Hemen ayağa kalktım ve Justin'le Yovanna'nın garip bakışlarına tekrardan bakarak evden çıktım.
Justin arkamdan gelmedi.
Aman gelmesin zaten bok.
Salak mısın? Elleri Yovanna'nın sırtına yapışık. Nasıl gelsin?
Valla bacım sen de bazen günahını alıyorsun Justin'in.
Doğru, ama banane.
"Lan Rubby! Gelsene lan buraya!" diye bağırdı içeriden. Takmayarak gayet havalı bir şekilde evden çıktım.
Nerede lan benim taksim? Filmlerde hep böyle oluyordu!
Filmler ve gerçek hayatın farkını arabanın lastiğine tekme attığın zaman anladığını sanmıştım.
Ama.. Bu çok havalı bir şey. Böyle filmlerde çok artistlik bir şekilde çıkıyorlar felan. Daha sonra tam o sırada oradan tesadüfen bir taksi geçiyor. Adam tek hareketle taksiyi durduru-
Tamam. Sus. Ben bulurum sana taksi. Sen yeter ki sus.

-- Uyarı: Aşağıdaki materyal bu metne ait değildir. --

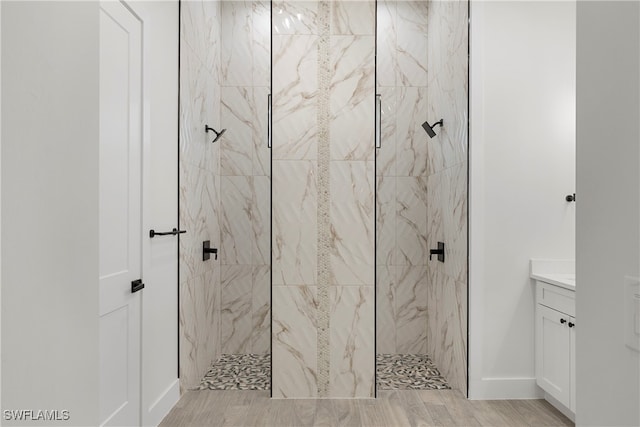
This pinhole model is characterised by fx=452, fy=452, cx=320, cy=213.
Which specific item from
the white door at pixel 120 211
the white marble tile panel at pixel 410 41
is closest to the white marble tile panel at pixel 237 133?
the white door at pixel 120 211

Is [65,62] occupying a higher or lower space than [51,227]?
higher

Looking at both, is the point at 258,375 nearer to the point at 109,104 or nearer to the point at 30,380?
the point at 109,104

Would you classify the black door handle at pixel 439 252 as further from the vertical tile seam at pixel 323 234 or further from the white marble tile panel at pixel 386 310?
the vertical tile seam at pixel 323 234

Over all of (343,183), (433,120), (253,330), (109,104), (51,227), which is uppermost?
(433,120)

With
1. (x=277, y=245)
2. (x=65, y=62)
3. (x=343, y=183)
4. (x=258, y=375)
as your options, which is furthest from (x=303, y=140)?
Answer: (x=65, y=62)

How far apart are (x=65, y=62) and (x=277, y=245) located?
230 centimetres

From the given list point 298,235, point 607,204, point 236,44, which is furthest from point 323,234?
point 607,204

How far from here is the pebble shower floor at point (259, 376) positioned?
3.01 meters

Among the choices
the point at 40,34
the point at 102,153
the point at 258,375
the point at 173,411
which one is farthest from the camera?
the point at 258,375

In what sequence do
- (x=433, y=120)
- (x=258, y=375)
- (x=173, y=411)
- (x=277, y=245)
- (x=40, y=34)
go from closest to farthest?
(x=40, y=34) < (x=173, y=411) < (x=277, y=245) < (x=258, y=375) < (x=433, y=120)

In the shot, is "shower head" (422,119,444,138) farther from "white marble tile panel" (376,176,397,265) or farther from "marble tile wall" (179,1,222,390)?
"marble tile wall" (179,1,222,390)

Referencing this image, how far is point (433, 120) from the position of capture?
356cm

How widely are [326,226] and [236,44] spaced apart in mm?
1485

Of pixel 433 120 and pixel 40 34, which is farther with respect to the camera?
pixel 433 120
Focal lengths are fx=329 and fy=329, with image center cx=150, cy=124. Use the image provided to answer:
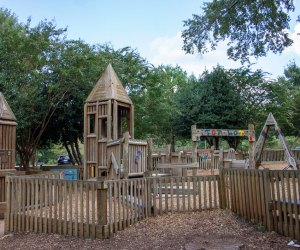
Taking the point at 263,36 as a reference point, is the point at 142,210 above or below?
below

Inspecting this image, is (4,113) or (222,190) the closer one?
(222,190)

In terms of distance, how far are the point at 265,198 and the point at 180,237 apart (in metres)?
2.00

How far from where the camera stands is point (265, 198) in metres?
7.00

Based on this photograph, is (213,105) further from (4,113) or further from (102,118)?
(4,113)

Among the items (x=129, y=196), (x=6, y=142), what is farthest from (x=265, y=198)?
(x=6, y=142)

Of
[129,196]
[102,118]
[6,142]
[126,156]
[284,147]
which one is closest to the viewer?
[129,196]

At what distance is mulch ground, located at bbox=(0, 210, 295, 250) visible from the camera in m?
6.19

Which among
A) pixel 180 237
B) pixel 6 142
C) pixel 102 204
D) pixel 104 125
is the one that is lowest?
pixel 180 237

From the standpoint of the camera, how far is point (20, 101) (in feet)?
54.1

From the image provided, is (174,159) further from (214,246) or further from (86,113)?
(214,246)

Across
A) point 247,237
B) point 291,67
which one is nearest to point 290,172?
point 247,237

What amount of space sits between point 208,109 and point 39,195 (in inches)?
894

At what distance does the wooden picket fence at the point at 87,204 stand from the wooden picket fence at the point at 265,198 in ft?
2.11

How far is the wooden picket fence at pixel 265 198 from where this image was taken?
6.34 metres
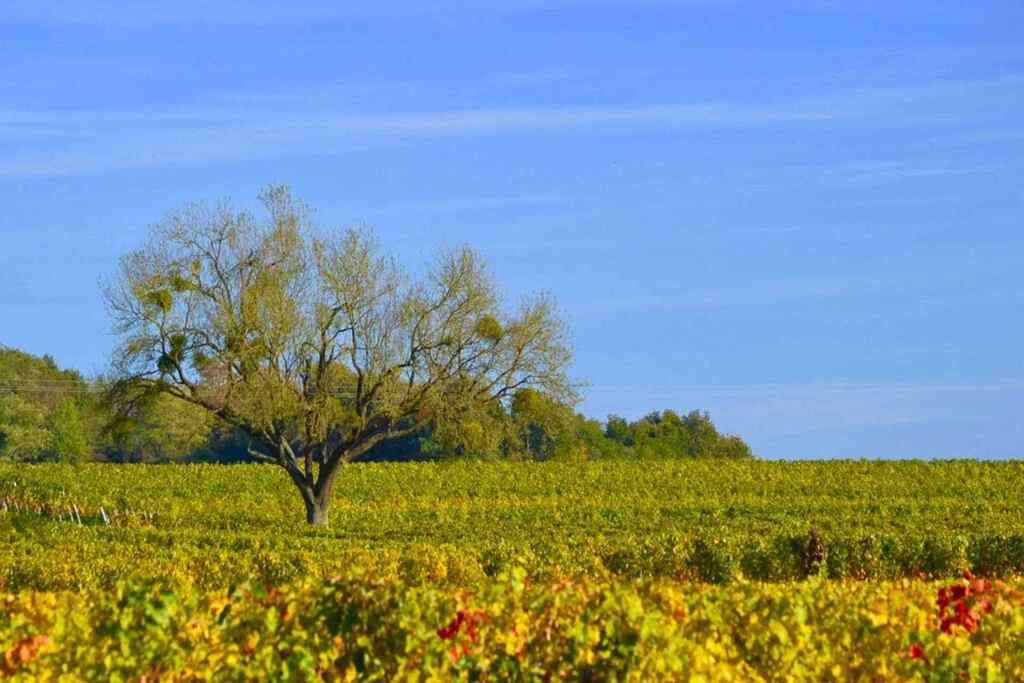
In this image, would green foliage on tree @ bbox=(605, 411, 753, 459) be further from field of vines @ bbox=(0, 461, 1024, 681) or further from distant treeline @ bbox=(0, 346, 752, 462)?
field of vines @ bbox=(0, 461, 1024, 681)

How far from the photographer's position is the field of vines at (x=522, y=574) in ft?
32.0

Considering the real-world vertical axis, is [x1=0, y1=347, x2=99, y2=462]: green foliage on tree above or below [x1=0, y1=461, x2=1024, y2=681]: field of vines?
above

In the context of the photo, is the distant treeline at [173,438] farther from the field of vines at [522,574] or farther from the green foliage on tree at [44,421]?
the field of vines at [522,574]

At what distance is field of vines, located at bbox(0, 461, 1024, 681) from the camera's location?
9.75 meters

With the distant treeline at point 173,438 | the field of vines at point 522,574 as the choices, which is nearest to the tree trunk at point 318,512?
the field of vines at point 522,574

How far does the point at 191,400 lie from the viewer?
137ft

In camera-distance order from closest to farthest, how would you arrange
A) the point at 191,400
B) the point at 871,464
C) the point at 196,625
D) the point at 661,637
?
1. the point at 661,637
2. the point at 196,625
3. the point at 191,400
4. the point at 871,464

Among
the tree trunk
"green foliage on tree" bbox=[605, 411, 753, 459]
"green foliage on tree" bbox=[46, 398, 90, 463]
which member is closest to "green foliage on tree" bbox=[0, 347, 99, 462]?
"green foliage on tree" bbox=[46, 398, 90, 463]

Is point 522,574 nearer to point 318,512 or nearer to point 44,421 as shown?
point 318,512

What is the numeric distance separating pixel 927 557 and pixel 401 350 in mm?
19444

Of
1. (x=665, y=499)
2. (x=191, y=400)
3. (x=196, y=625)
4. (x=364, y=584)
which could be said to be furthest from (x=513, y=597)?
(x=665, y=499)

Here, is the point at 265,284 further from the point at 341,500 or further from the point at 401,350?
the point at 341,500

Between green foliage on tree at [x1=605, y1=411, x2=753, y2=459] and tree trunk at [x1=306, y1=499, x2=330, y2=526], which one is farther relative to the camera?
green foliage on tree at [x1=605, y1=411, x2=753, y2=459]

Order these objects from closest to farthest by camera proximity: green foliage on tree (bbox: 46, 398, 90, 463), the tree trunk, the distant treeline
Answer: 1. the tree trunk
2. the distant treeline
3. green foliage on tree (bbox: 46, 398, 90, 463)
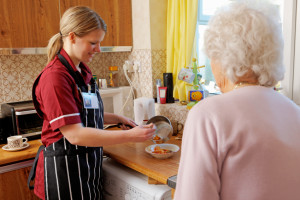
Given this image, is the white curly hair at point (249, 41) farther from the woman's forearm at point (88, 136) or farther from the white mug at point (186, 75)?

İç ses bunu söyledikten yaklaşık bir dakika sonra olduğum yere doğru bir taksi gelmeye başladı.
Oha.
Oha.
Taksiye bindim ve kapıyı kapattım. Telefonuma bakmak için elime alınca tarih bir şok yaşamama neden oldu.
Siktir.
Bugün benim babamın doğum günü lan.
Hemen rehberden babamı buldum ve bir doğum günü mesajı yazdım.
Beş dakika sonra telefonum titredi ve babamdan mesaj geldi.
'Bacım mı?'
Ne bacımı? Ne diyorsun baba? Babama attığım mesajı tekrar okudum.
'İyi ki doğdun. Seni seviyorum bacım.'
Siktir çarpı iki.
Babacığım yazacaktım lan ben. (Burası benim ikinci sınıftaki reelim. /- idilyangin)
ŞİMDİ OKUDUĞUN
~Benim Öküzüm~
FanfictionBu hikaye kesinlikle şu çok romantik vıcık vıcık aşk hikayelerinden değil.Bu ukala bir çocuk ve hazır cevap bir kızın hikayesesi.@idilyangin ve @jerrytime'ın yazdığı okurken eğleniceğiniz ve güleceğiniz bir hikaye. 'Neden bu kadar bahtsızım.Ama bir...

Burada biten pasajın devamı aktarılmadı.